Text block:
━━━
A Traditional Thanksgiving

“The First Thanksgiving” (1915) Jean Louis Gerome Ferris (American painter and illustrator of Americana, 1863-1930)
A traditional Thanksgiving

We can find much to be thankful for as the season of Thanksgiving descends upon us.

Perhaps we could start by being thankful that our stock market is showing life and a little upward momentum, but maybe we should be more thankful that we even have a stock market.  Many people consider the stock market a malignant casino, rigged to take all of their money.  In fact, it embodies the very essence of what makes our capitalistic system work.  It gives us a way to finance the business enterprises necessary to our way of life.  It also gives us a place to share in the risks and rewards of an entrepreneurial market place.

While Thanksgiving has come to be a commercial waypoint between Halloween and Christmas for the retail industry, it actually has some deep historical roots in capitalism.  Had it not been for early venture capitalists, we might never have come to know Thanksgiving as we know it today.

The Pilgrims who celebrated the first Thanksgiving in America were fleeing religious persecution in their native England. In 1609, a group of Pilgrims left England for the religious freedom of Holland.  Presumably they learned a thing or two about capitalism from the Dutch, the preeminent capitalists of the time.  After a few years, their children were speaking Dutch and had become attached to the Dutch way of life.  This worried the Pilgrims.  They considered the Dutch frivolous and their ideas a threat to their children’s education and morality.

They couldn’t leave Holland without money, so they approached an early group of English venture capitalists, the Merchant Adventurers, who agreed to finance their journey.  In exchange, the Pilgrims would work for their backers for seven years.  As any modern-day entrepreneur can tell you, the terms and conditions faced by those earlier counterparts were not much different than the situation today–money with strings attached!
━━━
Record excerpts:
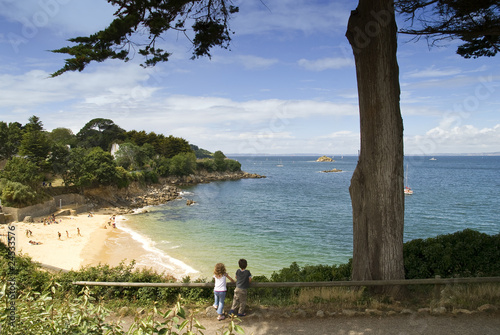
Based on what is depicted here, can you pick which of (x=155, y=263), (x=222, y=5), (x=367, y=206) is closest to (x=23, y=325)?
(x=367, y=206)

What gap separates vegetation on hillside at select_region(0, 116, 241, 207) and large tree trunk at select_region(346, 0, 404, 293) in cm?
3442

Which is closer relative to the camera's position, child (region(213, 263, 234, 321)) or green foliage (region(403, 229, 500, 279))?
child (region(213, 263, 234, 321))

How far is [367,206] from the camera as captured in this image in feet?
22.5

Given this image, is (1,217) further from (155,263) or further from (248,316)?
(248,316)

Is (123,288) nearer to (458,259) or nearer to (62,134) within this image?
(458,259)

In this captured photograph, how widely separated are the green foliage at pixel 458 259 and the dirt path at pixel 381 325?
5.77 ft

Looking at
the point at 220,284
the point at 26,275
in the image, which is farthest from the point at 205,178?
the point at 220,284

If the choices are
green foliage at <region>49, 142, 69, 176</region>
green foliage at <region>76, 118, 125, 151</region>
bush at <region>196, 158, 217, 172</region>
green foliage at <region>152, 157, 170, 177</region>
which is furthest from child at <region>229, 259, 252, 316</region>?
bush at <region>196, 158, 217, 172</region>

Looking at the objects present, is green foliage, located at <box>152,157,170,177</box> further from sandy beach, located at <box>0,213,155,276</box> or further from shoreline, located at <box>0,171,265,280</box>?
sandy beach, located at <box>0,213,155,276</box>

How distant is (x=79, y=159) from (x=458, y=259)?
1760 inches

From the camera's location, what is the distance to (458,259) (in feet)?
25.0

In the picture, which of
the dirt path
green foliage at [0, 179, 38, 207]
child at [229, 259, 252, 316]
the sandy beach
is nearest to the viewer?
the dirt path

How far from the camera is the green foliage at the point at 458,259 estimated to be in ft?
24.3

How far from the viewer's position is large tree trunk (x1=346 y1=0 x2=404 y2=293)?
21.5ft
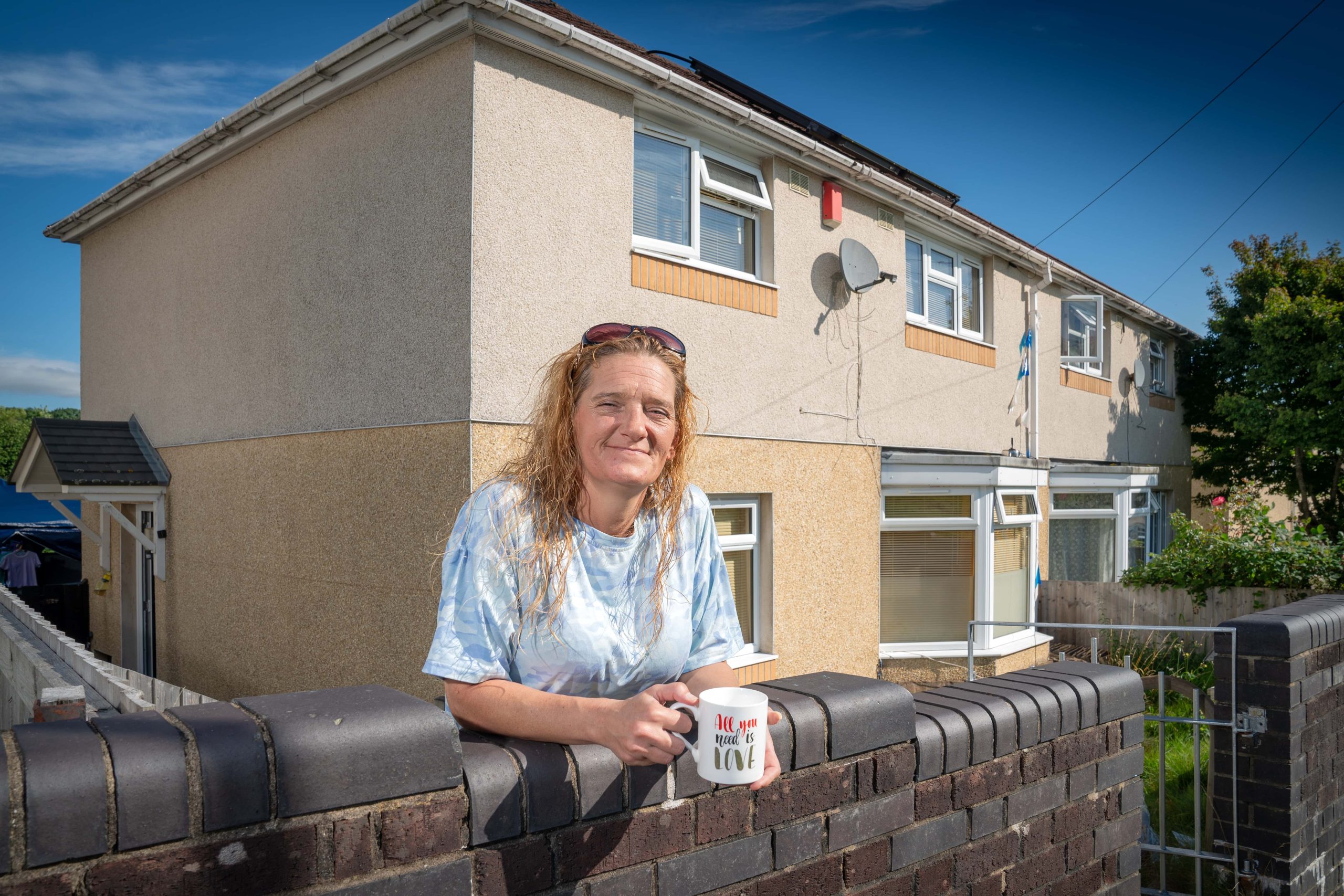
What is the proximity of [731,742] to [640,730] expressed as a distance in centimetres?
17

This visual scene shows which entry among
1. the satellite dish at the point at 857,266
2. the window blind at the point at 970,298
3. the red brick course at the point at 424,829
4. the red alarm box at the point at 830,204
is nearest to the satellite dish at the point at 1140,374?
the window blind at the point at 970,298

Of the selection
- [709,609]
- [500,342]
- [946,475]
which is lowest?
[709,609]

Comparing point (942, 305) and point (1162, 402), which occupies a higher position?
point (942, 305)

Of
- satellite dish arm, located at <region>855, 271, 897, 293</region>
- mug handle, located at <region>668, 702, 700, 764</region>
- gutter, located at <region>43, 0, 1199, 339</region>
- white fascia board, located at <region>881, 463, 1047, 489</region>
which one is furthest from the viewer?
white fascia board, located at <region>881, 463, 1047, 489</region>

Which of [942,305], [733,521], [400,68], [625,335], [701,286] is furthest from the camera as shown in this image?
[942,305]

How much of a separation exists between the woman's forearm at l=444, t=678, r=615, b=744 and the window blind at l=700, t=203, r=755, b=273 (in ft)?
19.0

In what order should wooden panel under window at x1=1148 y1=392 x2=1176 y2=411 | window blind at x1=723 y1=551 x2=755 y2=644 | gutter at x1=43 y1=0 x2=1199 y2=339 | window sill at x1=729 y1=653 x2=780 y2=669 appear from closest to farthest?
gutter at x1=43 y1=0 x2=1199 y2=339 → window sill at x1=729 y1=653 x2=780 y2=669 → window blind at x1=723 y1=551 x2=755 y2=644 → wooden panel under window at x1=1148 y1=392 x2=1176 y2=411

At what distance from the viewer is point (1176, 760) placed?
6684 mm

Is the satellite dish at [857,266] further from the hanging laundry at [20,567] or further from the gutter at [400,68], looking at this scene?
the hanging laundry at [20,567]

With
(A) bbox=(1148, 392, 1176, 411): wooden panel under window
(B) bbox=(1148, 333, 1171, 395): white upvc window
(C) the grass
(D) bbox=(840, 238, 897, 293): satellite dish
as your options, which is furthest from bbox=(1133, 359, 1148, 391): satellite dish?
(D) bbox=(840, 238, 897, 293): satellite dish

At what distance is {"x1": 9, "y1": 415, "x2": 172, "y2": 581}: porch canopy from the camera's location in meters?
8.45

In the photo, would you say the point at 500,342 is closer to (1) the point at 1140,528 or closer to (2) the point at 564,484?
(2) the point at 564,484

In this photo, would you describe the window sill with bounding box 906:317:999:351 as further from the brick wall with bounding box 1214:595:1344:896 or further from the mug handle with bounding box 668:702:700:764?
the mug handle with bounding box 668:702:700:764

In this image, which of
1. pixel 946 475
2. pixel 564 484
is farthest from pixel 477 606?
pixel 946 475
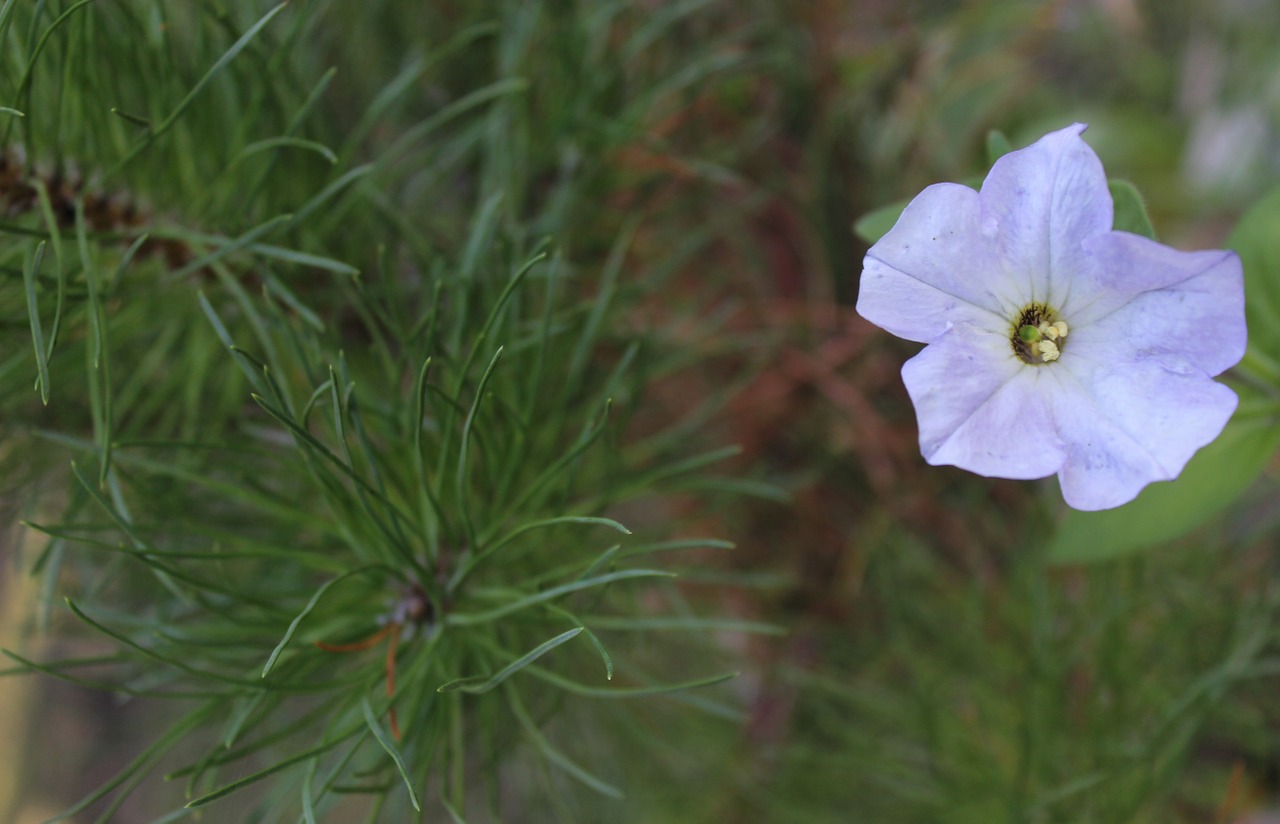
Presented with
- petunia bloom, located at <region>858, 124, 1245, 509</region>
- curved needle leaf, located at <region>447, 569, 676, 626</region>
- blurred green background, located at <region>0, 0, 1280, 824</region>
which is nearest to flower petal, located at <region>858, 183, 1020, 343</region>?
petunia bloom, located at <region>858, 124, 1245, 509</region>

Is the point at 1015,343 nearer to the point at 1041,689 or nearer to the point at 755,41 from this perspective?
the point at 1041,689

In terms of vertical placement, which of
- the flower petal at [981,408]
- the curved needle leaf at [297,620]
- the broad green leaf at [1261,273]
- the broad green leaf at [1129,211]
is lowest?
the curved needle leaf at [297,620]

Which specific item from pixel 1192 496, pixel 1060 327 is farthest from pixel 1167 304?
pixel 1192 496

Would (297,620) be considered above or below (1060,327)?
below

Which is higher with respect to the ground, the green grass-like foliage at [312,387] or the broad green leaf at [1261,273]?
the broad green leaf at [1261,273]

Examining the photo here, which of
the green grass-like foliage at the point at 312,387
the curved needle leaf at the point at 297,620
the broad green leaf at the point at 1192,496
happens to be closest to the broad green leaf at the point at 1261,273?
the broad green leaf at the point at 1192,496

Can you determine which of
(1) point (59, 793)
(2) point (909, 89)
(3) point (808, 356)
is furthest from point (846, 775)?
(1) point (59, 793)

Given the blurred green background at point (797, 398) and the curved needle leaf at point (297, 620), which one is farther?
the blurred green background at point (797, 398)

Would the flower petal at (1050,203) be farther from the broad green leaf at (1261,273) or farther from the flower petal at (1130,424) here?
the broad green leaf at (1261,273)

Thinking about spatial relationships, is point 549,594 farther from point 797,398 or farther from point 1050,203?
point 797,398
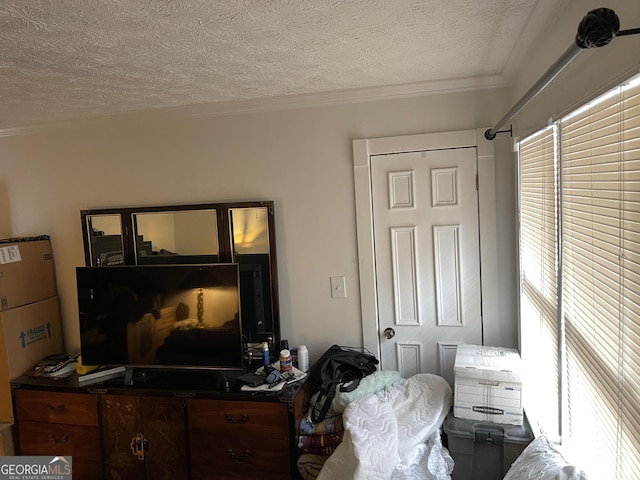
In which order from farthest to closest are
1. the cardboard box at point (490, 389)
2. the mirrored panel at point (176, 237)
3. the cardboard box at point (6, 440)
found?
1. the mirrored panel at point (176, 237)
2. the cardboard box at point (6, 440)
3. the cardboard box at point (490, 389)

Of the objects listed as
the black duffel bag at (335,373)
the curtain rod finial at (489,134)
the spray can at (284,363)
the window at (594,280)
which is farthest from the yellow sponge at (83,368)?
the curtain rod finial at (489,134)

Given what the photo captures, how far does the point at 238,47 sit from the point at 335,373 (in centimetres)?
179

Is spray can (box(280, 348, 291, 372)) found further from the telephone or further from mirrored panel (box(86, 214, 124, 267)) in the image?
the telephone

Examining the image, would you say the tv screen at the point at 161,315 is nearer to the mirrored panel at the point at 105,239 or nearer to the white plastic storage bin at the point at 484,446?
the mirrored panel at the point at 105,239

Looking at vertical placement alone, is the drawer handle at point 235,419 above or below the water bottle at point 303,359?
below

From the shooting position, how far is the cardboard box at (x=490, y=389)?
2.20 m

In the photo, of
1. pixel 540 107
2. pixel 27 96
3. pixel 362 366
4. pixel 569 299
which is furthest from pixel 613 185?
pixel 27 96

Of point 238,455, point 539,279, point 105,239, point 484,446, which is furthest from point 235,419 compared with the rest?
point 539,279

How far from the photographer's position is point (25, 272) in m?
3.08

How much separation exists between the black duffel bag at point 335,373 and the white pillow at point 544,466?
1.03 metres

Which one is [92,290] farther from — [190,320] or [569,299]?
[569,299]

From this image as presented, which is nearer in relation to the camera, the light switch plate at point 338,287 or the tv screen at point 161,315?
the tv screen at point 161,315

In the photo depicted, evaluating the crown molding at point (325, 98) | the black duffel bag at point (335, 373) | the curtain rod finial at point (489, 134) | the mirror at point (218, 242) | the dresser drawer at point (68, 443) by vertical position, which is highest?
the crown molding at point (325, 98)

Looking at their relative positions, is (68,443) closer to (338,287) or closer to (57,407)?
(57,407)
━━━
Action item A: Reproduce the part of the Thanksgiving text that opens with the words containing "We can find" and closes with "entrepreneurial market place.".
Action item B: In the Thanksgiving text, which group of English venture capitalists agreed to finance the Pilgrims' journey?
Action item C: Extend the text on Thanksgiving and the Pilgrims, beginning after its final sentence.

Answer area A:
We can find much to be thankful for as the season of Thanksgiving descends upon us.

Perhaps we could start by being thankful that our stock market is showing life and a little upward momentum, but maybe we should be more thankful that we even have a stock market.  Many people consider the stock market a malignant casino, rigged to take all of their money.  In fact, it embodies the very essence of what makes our capitalistic system work.  It gives us a way to finance the business enterprises necessary to our way of life.  It also gives us a place to share in the risks and rewards of an entrepreneurial market place.

Answer area B: The Merchant Adventurers.

Answer area C:
The rest is history.  On September 6, 1620, the Pilgrims set sail for the New World on a ship called the Mayflower.  They sailed from Plymouth, England, and landed at a place they named Plymouth Rock.  The historical event we know today as the “First Thanksgiving” was a harvest festival held in 1621 by the Pilgrims and their Native American neighbors and allies.

Thanksgiving has acquired significance beyond the bare historical facts.   Without it to “officially” kick off the Christmas shopping season, economists would have nothing to theorize about, the stock market would have little to cheer for, school would go a full week instead of three days, all NFL games would be on Sunday, and only the turkey population would celebrate.

On a more serious note, as a nation we do have many reasons to be thankful.  The original festivals of thanks were celebrated centuries ago by the Greeks, Romans, Egyptians, and Chinese, to name a few, who gave thanks to various deities for bountiful harvests.  We live in a great land, under a system of government that has endured for over two centuries, allowing us to use our many freedoms to improve our lives and those of others throughout the world.  We are living longer and healthier lives because of the advances of medicine.  We worship and speak as we please.  We have the right to choose our leaders.  And, we have the freedom to pick our own friends.  Have a happy Thanksgiving, and remember to give a little thanks to some early venture capitalists!